Chers honorables Députés,

Je viens en ma qualité de citoyen sénégalais, par la présente, vous exposer les motifs, qui, à mon sens,  justifient le déclenchement, sans délai, de la procédure de destitution du Président Macky Sall qui, à plus d’une fois, a trahi son serment du 2 avril 2012. En effet, il a trahi son engagement à défendre de toutes ses forces les institutions de la République, l’intégrité du territoire ainsi que l’indépendance nationale.

L’article 101 de la constitution définit les dispositions vous permettant de veiller aux intérêts supérieurs du peuple sénégalais ainsi qu’à la sauvegarde de la République suite à la haute trahison de la part de l’actuel  Président de la République qui, dans l’exercice de ses fonctions, nous entraîne dans une dérive sans précédent alors que des centaines voire des milliers de sénégalais ont combattu pour nous léguer un Sénégal qui, à force de luttes acharnées ayant parfois nécessité le sacrifice suprême, a vu son peuple obtenir des acquis démocratiques qui ne sont plus à négocier.

**CONSIGNES**
• A. Selon la lettre aux députés sur la destitution du président, pourquoi faudrait-il engager cette procédure sans délai ? Répondez en une à trois phrases.
• B. Poursuivez la lettre aux députés sur la destitution du président à partir de sa dernière phrase.
Le matériel placé après la lettre ne joue aucun rôle dans ce travail.

**LIGNES**
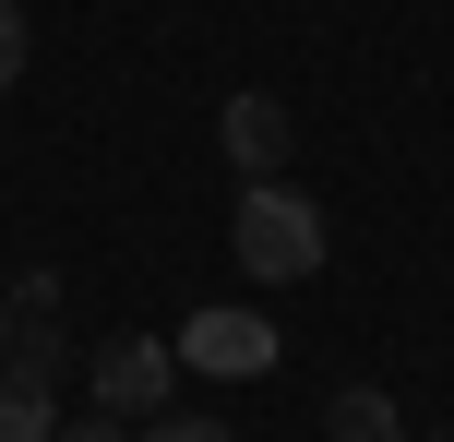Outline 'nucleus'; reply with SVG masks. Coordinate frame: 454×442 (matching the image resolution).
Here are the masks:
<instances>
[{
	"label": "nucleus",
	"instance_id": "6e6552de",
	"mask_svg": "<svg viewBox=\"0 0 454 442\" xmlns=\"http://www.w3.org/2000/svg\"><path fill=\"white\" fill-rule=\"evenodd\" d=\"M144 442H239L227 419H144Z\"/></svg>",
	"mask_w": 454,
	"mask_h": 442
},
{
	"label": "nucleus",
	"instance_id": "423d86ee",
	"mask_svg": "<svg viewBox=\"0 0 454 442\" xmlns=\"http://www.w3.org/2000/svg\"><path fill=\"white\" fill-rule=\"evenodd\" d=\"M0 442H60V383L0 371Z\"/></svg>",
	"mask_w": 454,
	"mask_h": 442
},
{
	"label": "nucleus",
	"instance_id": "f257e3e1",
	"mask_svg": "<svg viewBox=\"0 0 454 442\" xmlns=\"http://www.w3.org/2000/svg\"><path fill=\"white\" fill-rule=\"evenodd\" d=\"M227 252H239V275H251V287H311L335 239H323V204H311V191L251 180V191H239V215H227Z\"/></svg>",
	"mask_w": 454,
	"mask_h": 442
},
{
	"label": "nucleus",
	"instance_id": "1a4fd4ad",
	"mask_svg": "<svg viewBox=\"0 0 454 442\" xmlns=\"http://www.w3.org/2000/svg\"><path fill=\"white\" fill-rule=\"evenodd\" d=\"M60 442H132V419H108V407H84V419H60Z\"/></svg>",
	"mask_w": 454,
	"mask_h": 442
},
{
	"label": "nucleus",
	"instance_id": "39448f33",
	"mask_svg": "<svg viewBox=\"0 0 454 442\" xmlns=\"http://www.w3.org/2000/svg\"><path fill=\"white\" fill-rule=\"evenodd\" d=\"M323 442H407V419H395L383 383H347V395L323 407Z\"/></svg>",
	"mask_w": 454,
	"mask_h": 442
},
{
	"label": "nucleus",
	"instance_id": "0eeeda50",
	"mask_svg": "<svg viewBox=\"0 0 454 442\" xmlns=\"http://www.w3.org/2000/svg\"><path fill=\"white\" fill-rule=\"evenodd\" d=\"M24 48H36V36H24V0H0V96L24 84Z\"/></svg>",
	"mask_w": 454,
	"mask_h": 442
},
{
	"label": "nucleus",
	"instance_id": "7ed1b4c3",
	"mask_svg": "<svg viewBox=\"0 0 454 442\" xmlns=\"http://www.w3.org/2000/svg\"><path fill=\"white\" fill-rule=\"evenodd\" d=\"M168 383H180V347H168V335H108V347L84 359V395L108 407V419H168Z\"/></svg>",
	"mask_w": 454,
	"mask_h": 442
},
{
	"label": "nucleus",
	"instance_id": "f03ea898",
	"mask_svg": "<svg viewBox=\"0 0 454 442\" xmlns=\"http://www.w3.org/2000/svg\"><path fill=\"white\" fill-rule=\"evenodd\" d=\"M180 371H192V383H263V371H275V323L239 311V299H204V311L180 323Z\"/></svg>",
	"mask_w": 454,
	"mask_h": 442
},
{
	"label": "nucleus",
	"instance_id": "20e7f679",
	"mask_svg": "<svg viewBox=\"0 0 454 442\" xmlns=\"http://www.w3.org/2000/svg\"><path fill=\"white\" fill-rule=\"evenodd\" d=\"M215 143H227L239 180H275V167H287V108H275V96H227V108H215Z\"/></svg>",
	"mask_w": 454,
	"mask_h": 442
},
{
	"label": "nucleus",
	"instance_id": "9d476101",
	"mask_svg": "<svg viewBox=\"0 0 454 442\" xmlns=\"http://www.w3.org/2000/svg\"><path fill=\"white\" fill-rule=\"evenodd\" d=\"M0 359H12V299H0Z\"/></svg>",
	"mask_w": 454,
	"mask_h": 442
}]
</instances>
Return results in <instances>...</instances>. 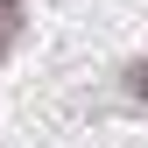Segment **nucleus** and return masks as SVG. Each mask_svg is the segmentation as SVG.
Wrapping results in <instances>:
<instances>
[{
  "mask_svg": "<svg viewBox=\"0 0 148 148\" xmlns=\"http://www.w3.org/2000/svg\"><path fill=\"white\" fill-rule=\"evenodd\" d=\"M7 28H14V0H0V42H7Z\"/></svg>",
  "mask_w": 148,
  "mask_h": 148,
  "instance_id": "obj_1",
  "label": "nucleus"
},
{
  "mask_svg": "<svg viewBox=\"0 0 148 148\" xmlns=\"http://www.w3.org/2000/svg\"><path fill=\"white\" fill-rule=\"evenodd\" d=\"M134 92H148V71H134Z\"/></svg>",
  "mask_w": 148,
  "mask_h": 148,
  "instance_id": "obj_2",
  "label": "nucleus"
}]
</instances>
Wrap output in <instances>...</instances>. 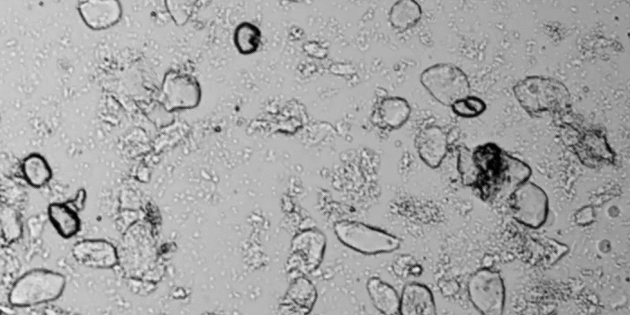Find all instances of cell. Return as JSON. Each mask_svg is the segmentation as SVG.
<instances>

**RÉPONSES**
• A. La lettre affirme que le président Macky Sall a trahi plus d'une fois son serment du 2 avril 2012. Il aurait manqué à son engagement de défendre de toutes ses forces les institutions de la République, l'intégrité du territoire et l'indépendance nationale.

• B.
Honorables députés, bien qu’il soit vrai, d’une part que vous n’êtes pas dans une Assemblée Nationale libre et sans lien de subordination avec le Président de la République, qui , en toute violation de la constitution et des lois, désigne son président ainsi que ses vices présidents, arrête la liste des députés de son parti et d’autre part,  même s’il est vrai que vous êtes loin d’être des exemples en matière de respect du devoir citoyen puisqu’il est avéré que vous vous êtes accordés la liberté de ne point payer vos impôts depuis plusieurs années, j’ose croire, tout de même, qu’il vous reste encore un tant soit peu de fibres patriotiques pour sauver cette République qui va,  inexorablement, à la dérive sous le magistère de Macky Sall.

En effet, en cas de haute trahison de la part du Président de la République, ce dernier «ne peut être mis en accusation que par l’Assemblée nationale, statuant par un vote au scrutin secret, à la majorité des trois cinquièmes des membres les composant ; il est jugé par la Haute Cour de Justice.» d’après l’article 101 de la constitution.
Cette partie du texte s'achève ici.